→ Work item:
Using the extract on peer review, list the additional checks it says some journals carry out when evaluating papers.

There are also considerable differences in the level of detail with which papers are evaluated. For example, some journals make additional use of anti-plagiarism software, organise separate reviews of the author's methods and statistics, or examine the submitted illustrations to detect whether they have been manipulated. There is also an increasing number of journals which focus on scientific software or research datasets, and the peer review process has been adapted to fit these contexts, too.

Peer review is also used by conference organisers to select which contributions to include in their programme. And funding bodies even use peer review methods to assess the eligibility of research proposals for funding.

Criticisms of peer review

All the methods mentioned above have their advantages and disadvantages. For example, critics of the double-blind method argue that reviewers can guess who the authors are by looking at the references they cite. They suggest that this could undermine their neutral stance. The evaluation of an academic paper is also affected by the reviewer's scientific beliefs and by the care and effort they choose to invest in the process.

Peer review has recently come in for major criticism following cases where reviewers failed to spot serious errors in the author's methodology. The reasons for 'failures' in the peer review process include peer reviewers' heavy workloads as more papers are published and poor selection of reviewers by editorial boards.

Another objection that is frequently raised is that peer review is not transparent enough, not just because the reviews are inevitably subjective (especially if reviewers are unable to separate themselves adequately from their particular schools of thought), but also because reviewers may not appreciate the value of a new idea or may withhold – or simply not be asked to provide – relevant information on conflicts of interest.

Another key criticism of peer review is that the process may stretch over a long period of time, generally weeks or months, but occasionally even years.

Some people also suspect that journals which claim to have implemented peer review actually carry out very superficial assessments, or none at all.
For further information see the FAQ on "Predatory Publishing".

→ Stored items from a collection:
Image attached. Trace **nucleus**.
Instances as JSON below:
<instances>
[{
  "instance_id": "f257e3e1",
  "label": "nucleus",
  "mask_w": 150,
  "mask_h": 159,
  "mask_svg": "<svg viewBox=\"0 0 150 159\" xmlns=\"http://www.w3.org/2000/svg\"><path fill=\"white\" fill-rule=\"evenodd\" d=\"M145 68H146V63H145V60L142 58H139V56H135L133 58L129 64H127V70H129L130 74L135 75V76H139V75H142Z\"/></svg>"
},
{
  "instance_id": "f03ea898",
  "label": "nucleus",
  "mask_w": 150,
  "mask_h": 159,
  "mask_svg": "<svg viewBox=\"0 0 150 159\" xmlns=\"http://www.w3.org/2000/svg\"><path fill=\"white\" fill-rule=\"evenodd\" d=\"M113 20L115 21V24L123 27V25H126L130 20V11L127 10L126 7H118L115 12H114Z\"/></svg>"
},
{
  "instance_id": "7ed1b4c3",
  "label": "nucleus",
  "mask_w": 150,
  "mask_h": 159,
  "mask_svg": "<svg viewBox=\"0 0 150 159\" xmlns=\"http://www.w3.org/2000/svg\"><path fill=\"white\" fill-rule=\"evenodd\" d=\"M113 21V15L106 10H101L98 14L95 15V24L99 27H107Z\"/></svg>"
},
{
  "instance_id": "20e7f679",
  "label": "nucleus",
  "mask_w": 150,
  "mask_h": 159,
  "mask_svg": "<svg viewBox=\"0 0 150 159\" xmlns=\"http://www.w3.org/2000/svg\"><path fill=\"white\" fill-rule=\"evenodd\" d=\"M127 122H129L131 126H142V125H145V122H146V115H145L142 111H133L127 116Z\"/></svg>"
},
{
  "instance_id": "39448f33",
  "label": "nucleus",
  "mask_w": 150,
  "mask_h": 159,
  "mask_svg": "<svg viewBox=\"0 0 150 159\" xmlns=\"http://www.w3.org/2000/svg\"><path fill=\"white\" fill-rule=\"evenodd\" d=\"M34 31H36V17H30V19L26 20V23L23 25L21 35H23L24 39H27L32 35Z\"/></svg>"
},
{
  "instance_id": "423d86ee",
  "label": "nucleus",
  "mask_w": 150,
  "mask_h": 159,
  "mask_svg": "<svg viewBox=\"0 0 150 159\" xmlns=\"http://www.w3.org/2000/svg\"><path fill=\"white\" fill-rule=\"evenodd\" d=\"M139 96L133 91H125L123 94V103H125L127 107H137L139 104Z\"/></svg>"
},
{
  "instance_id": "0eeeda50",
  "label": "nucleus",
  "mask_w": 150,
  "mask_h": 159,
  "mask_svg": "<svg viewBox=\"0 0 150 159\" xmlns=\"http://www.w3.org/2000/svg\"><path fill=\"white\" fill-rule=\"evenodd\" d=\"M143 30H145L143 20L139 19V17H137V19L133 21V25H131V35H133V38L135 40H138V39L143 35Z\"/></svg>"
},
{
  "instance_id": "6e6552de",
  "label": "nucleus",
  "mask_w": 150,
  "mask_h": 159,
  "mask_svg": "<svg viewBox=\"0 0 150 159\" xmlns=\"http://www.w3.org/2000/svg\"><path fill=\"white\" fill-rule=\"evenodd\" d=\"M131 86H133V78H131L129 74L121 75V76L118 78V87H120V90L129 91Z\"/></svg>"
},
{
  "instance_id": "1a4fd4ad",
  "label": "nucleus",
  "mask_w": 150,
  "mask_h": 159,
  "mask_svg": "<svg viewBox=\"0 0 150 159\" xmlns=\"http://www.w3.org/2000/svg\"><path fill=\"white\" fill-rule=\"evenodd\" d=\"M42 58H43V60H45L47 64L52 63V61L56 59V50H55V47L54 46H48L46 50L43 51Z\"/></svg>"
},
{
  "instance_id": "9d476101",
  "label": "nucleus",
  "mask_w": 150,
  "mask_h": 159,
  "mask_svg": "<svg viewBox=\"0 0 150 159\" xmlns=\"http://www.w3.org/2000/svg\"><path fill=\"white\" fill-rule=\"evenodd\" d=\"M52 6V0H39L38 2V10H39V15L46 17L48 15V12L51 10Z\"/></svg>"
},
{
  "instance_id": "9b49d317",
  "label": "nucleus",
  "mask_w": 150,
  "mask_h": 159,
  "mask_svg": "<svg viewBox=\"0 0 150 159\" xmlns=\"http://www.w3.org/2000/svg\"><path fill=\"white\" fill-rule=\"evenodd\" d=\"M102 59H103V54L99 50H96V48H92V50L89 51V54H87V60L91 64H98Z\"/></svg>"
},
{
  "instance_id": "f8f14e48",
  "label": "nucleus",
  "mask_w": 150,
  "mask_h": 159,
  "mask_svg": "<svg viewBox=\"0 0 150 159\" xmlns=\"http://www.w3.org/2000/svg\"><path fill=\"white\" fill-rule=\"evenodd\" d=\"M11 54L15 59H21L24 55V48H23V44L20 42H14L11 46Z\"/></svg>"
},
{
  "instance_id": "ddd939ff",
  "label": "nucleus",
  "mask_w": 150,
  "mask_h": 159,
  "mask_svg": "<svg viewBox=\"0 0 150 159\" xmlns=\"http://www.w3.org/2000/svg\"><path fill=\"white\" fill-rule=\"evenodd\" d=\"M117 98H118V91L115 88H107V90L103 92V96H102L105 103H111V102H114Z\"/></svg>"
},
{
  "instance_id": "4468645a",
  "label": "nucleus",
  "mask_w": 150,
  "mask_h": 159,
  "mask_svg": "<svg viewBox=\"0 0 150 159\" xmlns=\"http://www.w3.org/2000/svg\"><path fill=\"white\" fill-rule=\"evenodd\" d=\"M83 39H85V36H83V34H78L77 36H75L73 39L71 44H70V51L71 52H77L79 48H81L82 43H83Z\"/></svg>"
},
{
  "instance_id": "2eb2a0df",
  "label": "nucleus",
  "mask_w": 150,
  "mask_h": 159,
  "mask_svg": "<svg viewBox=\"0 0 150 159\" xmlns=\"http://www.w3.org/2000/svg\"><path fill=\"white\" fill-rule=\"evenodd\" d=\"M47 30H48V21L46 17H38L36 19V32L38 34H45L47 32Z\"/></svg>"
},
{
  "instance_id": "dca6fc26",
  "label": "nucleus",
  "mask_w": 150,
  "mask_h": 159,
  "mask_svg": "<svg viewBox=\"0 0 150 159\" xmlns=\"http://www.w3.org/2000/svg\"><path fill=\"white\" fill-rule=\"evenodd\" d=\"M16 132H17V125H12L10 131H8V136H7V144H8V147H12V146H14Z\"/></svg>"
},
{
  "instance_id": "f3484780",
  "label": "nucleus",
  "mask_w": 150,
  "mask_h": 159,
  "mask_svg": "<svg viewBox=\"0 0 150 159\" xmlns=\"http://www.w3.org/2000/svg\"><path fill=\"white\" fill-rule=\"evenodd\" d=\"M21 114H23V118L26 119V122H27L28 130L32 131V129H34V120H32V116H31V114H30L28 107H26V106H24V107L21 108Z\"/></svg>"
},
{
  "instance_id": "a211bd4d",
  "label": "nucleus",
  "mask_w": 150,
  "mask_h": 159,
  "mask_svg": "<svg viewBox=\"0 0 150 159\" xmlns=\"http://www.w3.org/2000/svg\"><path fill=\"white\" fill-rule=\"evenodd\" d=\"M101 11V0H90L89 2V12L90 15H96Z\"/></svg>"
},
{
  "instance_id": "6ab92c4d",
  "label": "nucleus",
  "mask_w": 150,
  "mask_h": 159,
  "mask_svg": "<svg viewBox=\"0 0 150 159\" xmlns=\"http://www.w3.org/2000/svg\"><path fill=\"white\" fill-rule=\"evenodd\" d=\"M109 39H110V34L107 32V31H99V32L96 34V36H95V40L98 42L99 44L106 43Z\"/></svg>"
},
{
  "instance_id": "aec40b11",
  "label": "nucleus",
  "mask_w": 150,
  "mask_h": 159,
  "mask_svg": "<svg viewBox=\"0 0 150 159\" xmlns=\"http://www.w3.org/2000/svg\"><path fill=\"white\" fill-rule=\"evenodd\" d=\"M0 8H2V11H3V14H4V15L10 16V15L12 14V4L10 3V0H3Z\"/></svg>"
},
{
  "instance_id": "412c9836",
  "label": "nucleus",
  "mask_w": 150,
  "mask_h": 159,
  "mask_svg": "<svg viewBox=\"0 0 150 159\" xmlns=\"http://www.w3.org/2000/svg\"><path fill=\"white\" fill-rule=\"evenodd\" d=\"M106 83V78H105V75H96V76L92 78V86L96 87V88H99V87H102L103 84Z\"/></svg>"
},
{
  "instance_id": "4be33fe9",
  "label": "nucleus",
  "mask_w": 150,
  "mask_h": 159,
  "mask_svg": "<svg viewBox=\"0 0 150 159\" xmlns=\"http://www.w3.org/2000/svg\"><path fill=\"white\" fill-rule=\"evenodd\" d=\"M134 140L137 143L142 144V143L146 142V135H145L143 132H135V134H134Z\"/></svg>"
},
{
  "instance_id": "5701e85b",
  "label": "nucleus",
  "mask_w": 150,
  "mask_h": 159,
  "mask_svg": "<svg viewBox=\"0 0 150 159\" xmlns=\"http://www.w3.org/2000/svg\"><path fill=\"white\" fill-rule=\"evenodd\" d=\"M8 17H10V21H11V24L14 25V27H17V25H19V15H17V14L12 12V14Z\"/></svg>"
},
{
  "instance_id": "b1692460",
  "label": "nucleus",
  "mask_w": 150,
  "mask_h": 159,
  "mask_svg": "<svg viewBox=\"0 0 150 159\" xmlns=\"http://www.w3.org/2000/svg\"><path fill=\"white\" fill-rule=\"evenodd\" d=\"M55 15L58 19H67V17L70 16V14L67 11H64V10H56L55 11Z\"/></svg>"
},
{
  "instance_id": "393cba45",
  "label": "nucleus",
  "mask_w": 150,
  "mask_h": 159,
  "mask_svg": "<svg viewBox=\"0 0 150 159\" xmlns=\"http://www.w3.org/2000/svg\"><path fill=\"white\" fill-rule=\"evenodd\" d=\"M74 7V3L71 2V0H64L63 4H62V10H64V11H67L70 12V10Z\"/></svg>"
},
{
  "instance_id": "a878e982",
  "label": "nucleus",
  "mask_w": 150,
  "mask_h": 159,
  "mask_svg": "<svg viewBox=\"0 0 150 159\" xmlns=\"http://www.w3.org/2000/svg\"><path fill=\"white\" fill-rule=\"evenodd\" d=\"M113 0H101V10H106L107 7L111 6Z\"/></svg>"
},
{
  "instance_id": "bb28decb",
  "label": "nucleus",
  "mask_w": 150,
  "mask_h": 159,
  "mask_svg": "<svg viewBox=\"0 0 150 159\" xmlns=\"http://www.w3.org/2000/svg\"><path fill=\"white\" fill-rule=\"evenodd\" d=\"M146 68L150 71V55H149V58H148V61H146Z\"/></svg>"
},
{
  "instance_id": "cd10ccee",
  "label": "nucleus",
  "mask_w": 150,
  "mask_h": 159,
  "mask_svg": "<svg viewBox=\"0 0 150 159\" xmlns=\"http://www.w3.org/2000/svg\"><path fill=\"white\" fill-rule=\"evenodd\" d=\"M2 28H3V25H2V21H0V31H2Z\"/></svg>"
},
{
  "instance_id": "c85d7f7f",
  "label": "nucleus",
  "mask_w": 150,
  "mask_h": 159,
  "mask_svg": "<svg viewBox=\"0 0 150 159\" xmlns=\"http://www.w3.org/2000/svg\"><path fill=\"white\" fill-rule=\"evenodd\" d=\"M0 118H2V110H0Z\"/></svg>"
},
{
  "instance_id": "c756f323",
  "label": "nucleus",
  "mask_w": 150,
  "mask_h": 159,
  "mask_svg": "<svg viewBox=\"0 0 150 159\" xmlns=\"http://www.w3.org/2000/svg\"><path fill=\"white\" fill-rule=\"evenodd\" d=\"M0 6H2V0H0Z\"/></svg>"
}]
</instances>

→ Task output:
- Use of anti-plagiarism software
- Separate reviews of the author's methods and statistics
- Examination of submitted illustrations to detect whether they have been manipulated